── Text block

Then, export that via NFS:

$ tail -1 /etc/exports
/mnt/test_loopback localhost(rw,sync,no_subtree_check)
$ sudo exportfs -av
exporting localhost:/mnt/test_loopback

Next, mount that over NFS:

$ sudo mkdir /mnt/test_loopback_remote
$ sudo mount localhost:/mnt/test_loopback /mnt/test_loopback_remote

Now, fill up the whole disk with a file full of newlines:

$ sudo mkdir /mnt/test_loopback/dir
$ sudo chown $USER:$USER /mnt/test_loopback/dir
$ tr "\000" "\n" < /dev/zero > /mnt/test_loopback_remote/dir/file
tr: write error: No space left on device
tr: write error
$ df -h /mnt/test_loopback*
Filesystem                    Size  Used Avail Use% Mounted on
/dev/loop0                    8.5M  8.4M     0 100% /mnt/test_loopback
localhost:/mnt/test_loopback  8.5M  8.4M     0 100% /mnt/test_loopback_remote

Now, run a program that appends a greeting and then calls fsync() twice:

$ cat test.c
#include <fcntl.h>
#include <stdio.h>
#include <unistd.h>

int main(int argc, char *argv[])
{
        int fd, rc;

        fd = open("/mnt/test_loopback_remote/dir/file", O_RDWR | O_APPEND);
        if (fd < 0)
        {
                perror("open");
                return 1;
        }
        rc = write(fd, "hello world\n", 12);
        if (rc < 0)
                perror("write");
        else if (rc < 12)
                fprintf(stderr, "only managed to write %d bytes\n", rc);
        rc = fsync(fd);
        if (rc < 0)
                perror("fsync 1");
        rc = fsync(fd);
        if (rc < 0)
                perror("fsync 2");
        rc = close(fd);
        if (rc < 0)
                perror("close");

        return 0;
}
$ cc test.c
$ ./a.out
fsync 1: No space left on device
$

The write() and the second fsync() reported success.  Great, let's go
and look at our precious data, both through NFS and locally:

$ tail -3 /mnt/test_loopback_remote/dir/file

$ tail -3 /mnt/test_loopback/dir/file

$

It's gone.  If you try it again with a file containing just a few
newlines so there is free space, it works correctly and you see the
appended greeting.  Perhaps the same sort of thing might happen with
remote EDQUOT, but I haven't tried that.  Perhaps there are some
things that could be tuned that would avoid that?

────

▸ **Actions to take**:
**A)** List every string that the C program in the NFS text passes to perror().
**B)** Reproduce the part of the NFS text starting at "The write() and" and ending at "would avoid that?".

── Data provided

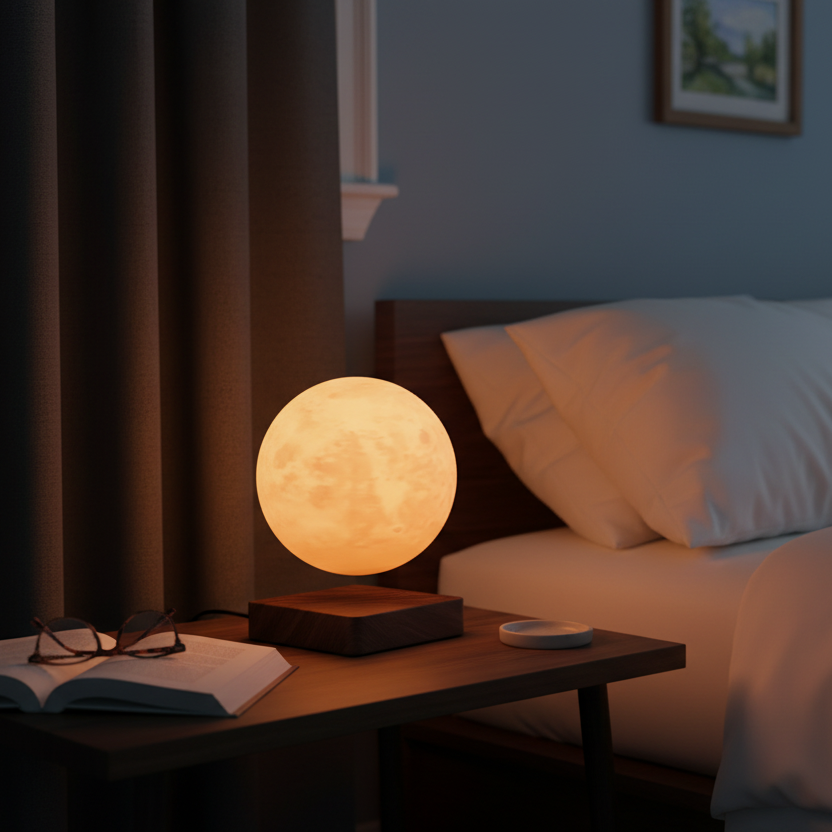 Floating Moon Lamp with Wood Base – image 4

────
── Data provided

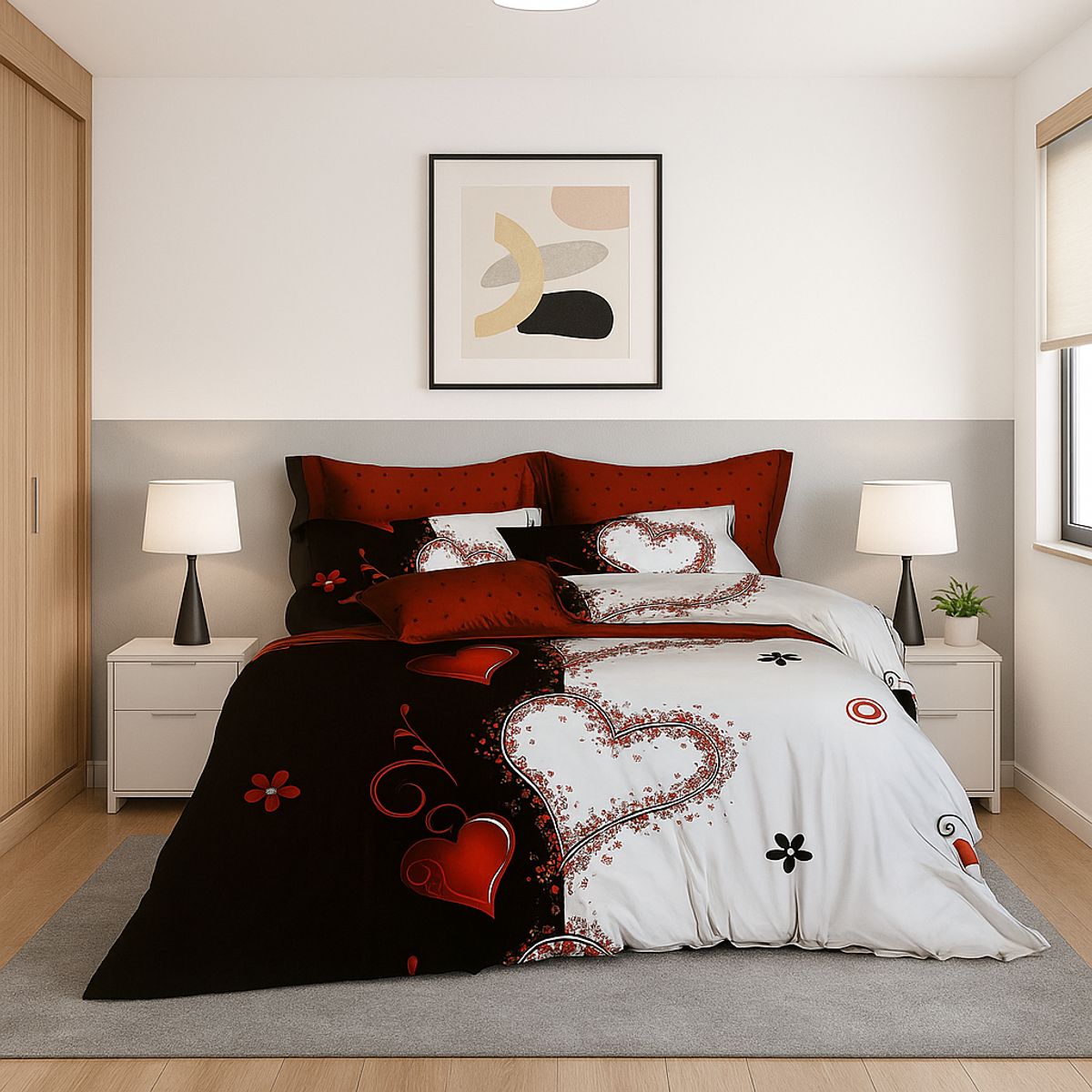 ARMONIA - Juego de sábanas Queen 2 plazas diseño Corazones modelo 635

────
── Data provided

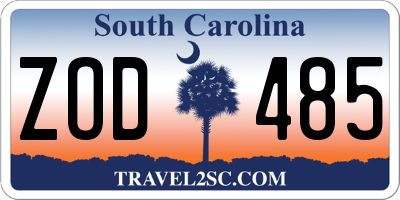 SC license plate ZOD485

────

▸ **Solved problems**:
**A)**
- "open"
- "write"
- "fsync 1"
- "fsync 2"
- "close"

**B)**
The write() and the second fsync() reported success.  Great, let's go
and look at our precious data, both through NFS and locally:

$ tail -3 /mnt/test_loopback_remote/dir/file

$ tail -3 /mnt/test_loopback/dir/file

$

It's gone.  If you try it again with a file containing just a few
newlines so there is free space, it works correctly and you see the
appended greeting.  Perhaps the same sort of thing might happen with
remote EDQUOT, but I haven't tried that.  Perhaps there are some
things that could be tuned that would avoid that?